Milton was sentenced to four years in prison, ordered to pay a $1 million fine and return certain property in Utah. During Milton’s appeal, while he was free on bond, President Trump pardoned him, claiming that Milton had been targeted for his political support of Trump. Milton never served any time in prison. Notably, in October 2024, just weeks before the presidential election, Milton and his wife donated more than $1.8 million to Trump’s campaign and related committees, according to Federal Election Commission filings. 

The pardon, which erased Milton’s criminal conviction and its penalties, was followed on September 10 by the SEC’s dismissal of its case against him, which sought disgorgement and civil penalties. Once again, the Commission’s stated reason for the dismissal was that “in the exercise of its discretion, [the SEC] believe[d] the dismissal [was] appropriate.” The pardon and dismissal of the SEC case did not, however, eliminate Milton’s obligation to pay a $168 million arbitration award to Nikola to reimburse the company for its SEC fine. 

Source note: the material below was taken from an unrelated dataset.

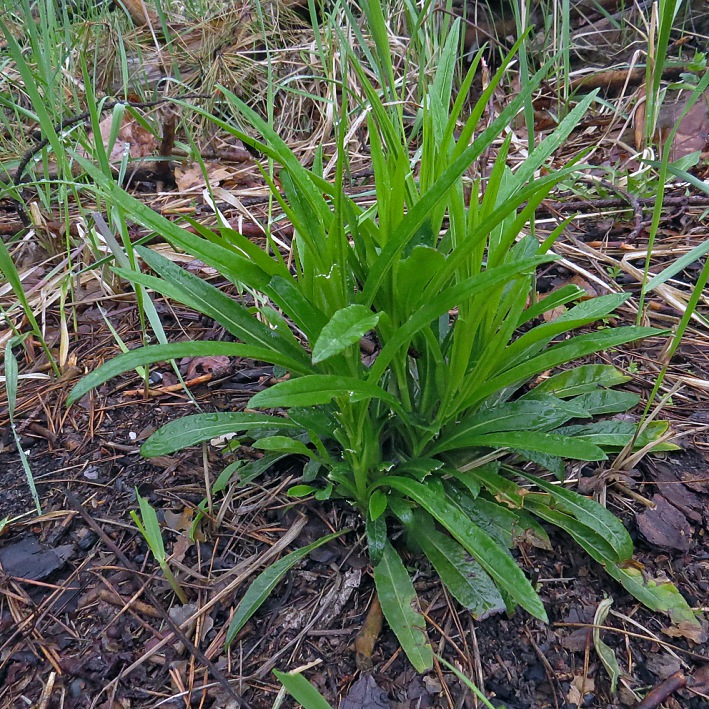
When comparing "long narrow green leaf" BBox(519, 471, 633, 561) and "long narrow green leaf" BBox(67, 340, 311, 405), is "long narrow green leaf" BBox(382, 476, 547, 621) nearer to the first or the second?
"long narrow green leaf" BBox(519, 471, 633, 561)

Carlos Watson. In July 2024, a federal jury in Brooklyn, New York convicted Watson, the founder and chief executive officer of Ozy, of conspiracy to commit securities fraud and wire fraud, plus aggravated identity theft. The charges stemmed from a years-long scheme to defraud Ozy investors by lying about the company’s financial performance, contracts, and acquisition prospects. The trial highlighted a key incident where Ozy’s former chief operating officer impersonated a YouTube executive during a 2021 call with bankers. Watson was accused of instructing the COO during the scheme. 

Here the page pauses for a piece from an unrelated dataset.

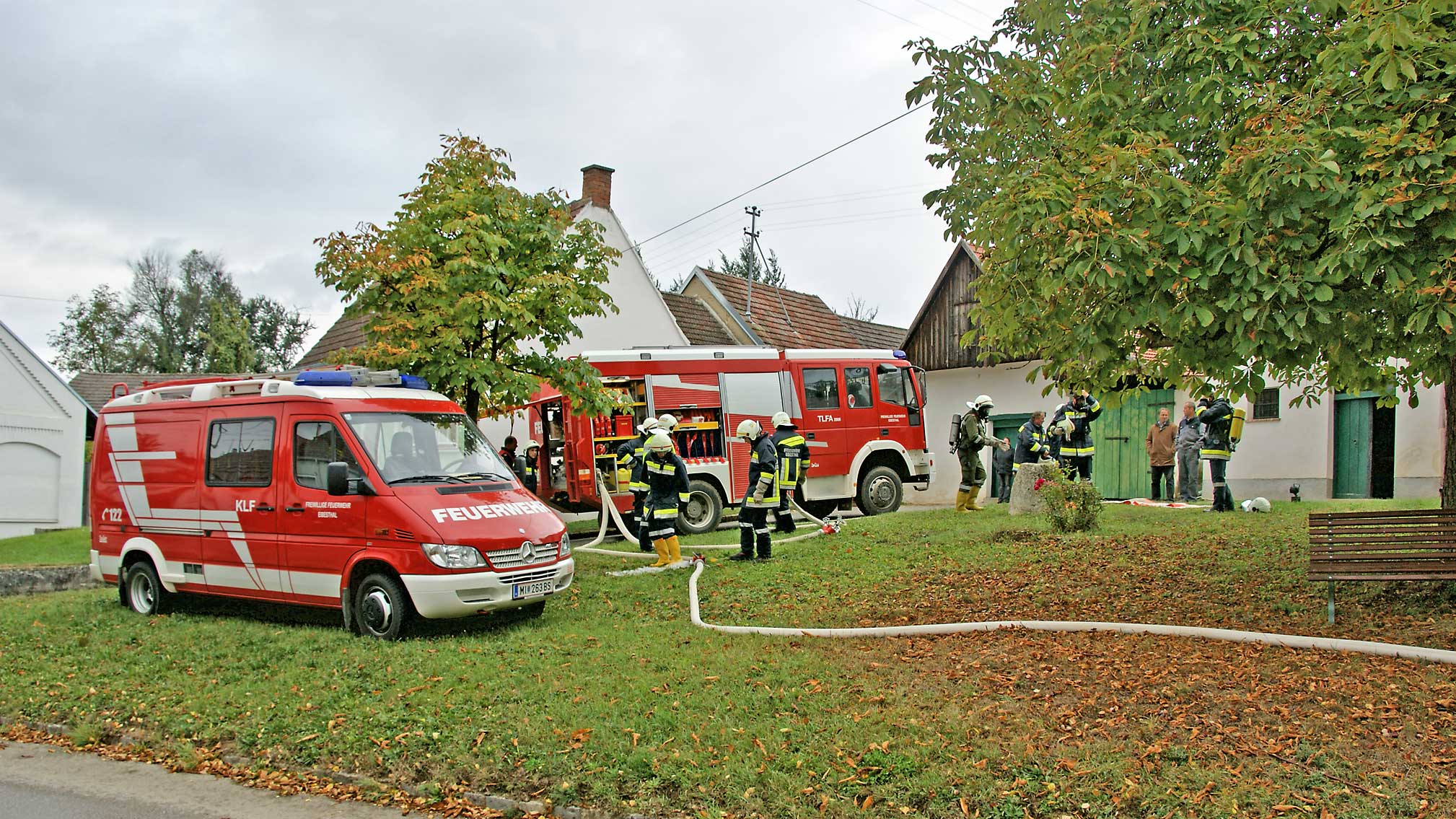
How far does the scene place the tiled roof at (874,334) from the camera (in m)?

In December 2024, a federal judge sentenced Watson to 116 months in prison and ordered Watson and Ozy to pay $96 million in restitution to investors. On March 28, 2025, mere hours before Watson was set to surrender himself to federal custody, President Trump granted him clemency, commuting his sentence and nullifying the court’s restitution and forfeiture orders. According to Reuters and other news media, Watson cultivated allies of the President, including White House pardon czar Alice Marie Johnson, while casting himself as a victim of “selective prosecution.” On September 12, the Commission sought dismissal of its civil enforcement case against Watson, once again stating that it was doing so “in the exercise of its discretion.”

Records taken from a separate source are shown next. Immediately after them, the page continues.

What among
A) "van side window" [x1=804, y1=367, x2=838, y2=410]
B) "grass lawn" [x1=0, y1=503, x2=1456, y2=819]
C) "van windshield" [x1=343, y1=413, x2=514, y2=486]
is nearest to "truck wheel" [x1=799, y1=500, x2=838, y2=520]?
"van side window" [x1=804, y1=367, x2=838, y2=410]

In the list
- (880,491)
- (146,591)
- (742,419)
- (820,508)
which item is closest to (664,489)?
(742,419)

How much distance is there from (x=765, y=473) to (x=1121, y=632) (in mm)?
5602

(It bears mentioning that the SEC also dismissed its enforcement action against Mark Kuhrt, the former controller of Stanford Financial Group who had been convicted in 2012 of helping to conceal Allen Stanford’s Ponzi scheme; the Commission’s dismissal followed the 2024 commutation of Kuhrt’s sentence by then-President Biden. However, unlike Archer, Milton, and Watson, none of whom served any time and all of whom faced hefty restitution obligations, Kuhrt had, at the time of his commutation, served a significant portion of his sentence, faced only a $1,000 penalty, and was required to pay no restitution. Additionally, the SEC’s case, filed in June 2009, had languished with no action on it for over a decade.)  

It strains credulity to explain these three dismissals as being based on prosecutorial discretion and not political pressure. If the SEC is viewed as beholden to the political whims of the president and allows large donors and other well-connected people to avoid civil prosecution for securities fraud in cases where investors lost millions of dollars, it is difficult to imagine how the Commission can continue to fulfill its mission: maintaining fair and efficient markets, protecting investors, and facilitating capital formation.

In addition, the dismissal of the SEC’s civil enforcement actions against the three convicted felons means that these men will not be required by the government to make their victims whole. They will also not be required to pay any additional civil penalties to the government, nor will they face restrictions that the SEC had sought on their ability to work in securities-related positions. 

For decades, the United States has had the most vibrant and transparent capital markets in the world. With a compromised Securities and Exchange Commission, which apparently now takes a transactional view towards the Rule of Law, it is doubtful that our capital markets will maintain that reputation.